-- START Data in this exercise --

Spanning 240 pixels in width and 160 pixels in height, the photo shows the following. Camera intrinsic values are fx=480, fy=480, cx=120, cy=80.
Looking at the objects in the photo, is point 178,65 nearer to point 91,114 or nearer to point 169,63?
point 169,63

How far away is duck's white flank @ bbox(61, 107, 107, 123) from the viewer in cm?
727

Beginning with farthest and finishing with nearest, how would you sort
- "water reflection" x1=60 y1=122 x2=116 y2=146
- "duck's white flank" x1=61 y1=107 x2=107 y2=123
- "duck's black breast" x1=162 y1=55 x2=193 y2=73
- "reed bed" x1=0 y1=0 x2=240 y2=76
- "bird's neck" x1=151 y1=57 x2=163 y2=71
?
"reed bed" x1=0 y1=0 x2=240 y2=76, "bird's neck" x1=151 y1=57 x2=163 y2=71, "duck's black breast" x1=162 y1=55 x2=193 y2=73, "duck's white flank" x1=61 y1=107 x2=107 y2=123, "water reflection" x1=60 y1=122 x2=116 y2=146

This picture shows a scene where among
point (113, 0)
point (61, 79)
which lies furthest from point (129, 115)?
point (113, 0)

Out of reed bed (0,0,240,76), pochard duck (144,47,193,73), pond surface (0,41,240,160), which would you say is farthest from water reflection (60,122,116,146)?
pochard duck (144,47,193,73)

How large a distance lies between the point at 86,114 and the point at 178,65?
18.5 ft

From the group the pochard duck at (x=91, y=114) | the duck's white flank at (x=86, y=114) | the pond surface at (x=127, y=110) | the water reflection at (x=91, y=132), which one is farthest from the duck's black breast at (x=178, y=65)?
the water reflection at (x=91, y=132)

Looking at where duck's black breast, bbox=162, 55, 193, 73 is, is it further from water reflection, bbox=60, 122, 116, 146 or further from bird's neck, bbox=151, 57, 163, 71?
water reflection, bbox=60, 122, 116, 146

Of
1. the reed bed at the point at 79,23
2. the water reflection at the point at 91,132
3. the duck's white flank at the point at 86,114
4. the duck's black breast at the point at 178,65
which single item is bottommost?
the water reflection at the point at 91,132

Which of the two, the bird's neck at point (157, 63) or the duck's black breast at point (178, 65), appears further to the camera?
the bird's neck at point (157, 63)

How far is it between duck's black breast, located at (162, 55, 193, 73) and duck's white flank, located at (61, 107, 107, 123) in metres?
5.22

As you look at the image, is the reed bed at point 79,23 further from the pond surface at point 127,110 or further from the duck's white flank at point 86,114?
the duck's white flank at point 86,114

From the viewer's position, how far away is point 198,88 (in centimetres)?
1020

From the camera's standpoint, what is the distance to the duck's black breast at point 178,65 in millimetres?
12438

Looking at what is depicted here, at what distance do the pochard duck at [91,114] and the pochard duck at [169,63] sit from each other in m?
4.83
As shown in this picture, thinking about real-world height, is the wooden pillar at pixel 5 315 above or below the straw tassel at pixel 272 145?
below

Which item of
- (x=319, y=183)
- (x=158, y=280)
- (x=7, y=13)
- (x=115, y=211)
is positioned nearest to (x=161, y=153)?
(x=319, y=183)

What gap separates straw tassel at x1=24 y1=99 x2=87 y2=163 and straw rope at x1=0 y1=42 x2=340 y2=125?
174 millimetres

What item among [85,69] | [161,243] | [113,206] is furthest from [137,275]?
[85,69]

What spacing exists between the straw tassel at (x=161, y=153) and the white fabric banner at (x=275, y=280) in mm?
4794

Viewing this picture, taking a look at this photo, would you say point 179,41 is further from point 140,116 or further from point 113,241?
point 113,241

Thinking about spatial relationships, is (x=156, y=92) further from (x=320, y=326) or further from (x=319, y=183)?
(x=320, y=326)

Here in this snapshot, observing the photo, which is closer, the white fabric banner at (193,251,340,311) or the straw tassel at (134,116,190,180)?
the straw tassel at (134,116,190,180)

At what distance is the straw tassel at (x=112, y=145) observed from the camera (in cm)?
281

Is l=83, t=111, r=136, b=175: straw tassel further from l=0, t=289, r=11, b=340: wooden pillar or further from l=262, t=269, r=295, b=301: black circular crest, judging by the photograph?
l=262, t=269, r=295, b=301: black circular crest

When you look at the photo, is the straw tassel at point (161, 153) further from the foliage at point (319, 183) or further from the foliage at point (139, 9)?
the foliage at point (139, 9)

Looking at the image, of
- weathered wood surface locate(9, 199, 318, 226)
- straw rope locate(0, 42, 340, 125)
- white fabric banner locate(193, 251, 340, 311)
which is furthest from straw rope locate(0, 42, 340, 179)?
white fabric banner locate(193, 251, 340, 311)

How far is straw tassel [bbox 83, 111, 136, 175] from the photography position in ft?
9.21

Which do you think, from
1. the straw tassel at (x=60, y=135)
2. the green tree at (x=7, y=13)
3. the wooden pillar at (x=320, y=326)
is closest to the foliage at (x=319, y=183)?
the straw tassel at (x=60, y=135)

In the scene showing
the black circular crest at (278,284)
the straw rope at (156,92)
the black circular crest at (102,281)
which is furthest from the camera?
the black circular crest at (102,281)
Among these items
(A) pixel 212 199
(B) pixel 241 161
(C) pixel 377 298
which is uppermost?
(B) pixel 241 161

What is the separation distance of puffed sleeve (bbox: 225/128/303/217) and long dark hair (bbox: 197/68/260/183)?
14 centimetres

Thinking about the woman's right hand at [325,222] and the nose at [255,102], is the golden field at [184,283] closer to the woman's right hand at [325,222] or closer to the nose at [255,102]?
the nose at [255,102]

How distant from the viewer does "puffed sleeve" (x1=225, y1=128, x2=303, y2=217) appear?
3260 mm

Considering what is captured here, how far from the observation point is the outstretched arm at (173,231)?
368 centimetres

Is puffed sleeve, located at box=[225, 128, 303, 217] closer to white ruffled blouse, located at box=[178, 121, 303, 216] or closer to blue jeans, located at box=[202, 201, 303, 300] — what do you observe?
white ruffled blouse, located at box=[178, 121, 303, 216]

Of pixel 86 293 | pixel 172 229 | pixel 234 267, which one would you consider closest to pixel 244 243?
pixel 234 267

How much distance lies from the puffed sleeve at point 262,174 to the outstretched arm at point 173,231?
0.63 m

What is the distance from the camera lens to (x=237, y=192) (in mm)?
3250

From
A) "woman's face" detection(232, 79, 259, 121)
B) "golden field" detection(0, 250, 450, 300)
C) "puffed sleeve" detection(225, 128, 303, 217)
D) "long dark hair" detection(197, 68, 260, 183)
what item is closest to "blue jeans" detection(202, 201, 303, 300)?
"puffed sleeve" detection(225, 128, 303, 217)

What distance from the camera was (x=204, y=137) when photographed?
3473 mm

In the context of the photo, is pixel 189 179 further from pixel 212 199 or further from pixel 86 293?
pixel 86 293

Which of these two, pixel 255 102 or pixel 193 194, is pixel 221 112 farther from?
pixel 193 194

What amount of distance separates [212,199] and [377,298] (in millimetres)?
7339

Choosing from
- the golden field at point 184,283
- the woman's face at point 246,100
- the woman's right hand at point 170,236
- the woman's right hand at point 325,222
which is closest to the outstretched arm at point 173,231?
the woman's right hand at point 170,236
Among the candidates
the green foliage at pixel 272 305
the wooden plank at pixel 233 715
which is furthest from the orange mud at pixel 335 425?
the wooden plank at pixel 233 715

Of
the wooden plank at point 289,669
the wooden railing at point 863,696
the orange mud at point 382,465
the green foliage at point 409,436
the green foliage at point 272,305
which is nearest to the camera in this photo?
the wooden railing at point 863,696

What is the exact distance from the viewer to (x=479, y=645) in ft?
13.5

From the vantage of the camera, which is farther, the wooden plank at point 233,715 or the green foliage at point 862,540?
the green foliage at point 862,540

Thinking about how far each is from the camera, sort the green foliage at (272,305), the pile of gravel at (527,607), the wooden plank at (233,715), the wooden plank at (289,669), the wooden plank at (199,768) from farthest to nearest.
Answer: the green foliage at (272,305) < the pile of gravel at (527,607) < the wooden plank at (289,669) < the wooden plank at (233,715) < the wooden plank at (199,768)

-- END Data in this exercise --

Goal of the exercise: Pull out every line from the one with "What is the distance from" to the end of the listing, and output only those.

Solution for this exercise:
What is the distance from the camera lens to (x=237, y=192) (in mm)?
3250

From
A) "woman's face" detection(232, 79, 259, 121)
B) "golden field" detection(0, 250, 450, 300)
C) "puffed sleeve" detection(225, 128, 303, 217)
D) "long dark hair" detection(197, 68, 260, 183)
what item is closest to "blue jeans" detection(202, 201, 303, 300)?
"puffed sleeve" detection(225, 128, 303, 217)

What distance from the camera was (x=204, y=137) when photographed?
3473 mm

In the context of the photo, is pixel 189 179 further from pixel 212 199 or further from pixel 86 293?
pixel 86 293

Which of these two, pixel 255 102 or pixel 193 194, is pixel 221 112 farther from?
pixel 193 194

What amount of distance separates [212,199] and [377,298] (in millimetres)?
7339

Choosing from
- the golden field at point 184,283
- the woman's face at point 246,100
- the woman's right hand at point 170,236
- the woman's right hand at point 325,222
which is closest to the outstretched arm at point 173,231?
the woman's right hand at point 170,236
Among the candidates
the green foliage at pixel 272 305
the wooden plank at pixel 233 715
which is furthest from the orange mud at pixel 335 425?
the wooden plank at pixel 233 715

Of
the wooden plank at point 289,669
the wooden railing at point 863,696
the orange mud at point 382,465
the green foliage at point 409,436
the green foliage at point 272,305
which is nearest to the camera in this photo?
the wooden railing at point 863,696

What is the exact distance from the viewer to (x=479, y=645) in ft?
13.5

From the vantage of the camera, which is farther, the wooden plank at point 233,715 or the green foliage at point 862,540?
the green foliage at point 862,540

Thinking about how far each is from the camera, sort the green foliage at (272,305), the pile of gravel at (527,607), the wooden plank at (233,715), the wooden plank at (289,669), the wooden plank at (199,768) from farthest to nearest.
Answer: the green foliage at (272,305) < the pile of gravel at (527,607) < the wooden plank at (289,669) < the wooden plank at (233,715) < the wooden plank at (199,768)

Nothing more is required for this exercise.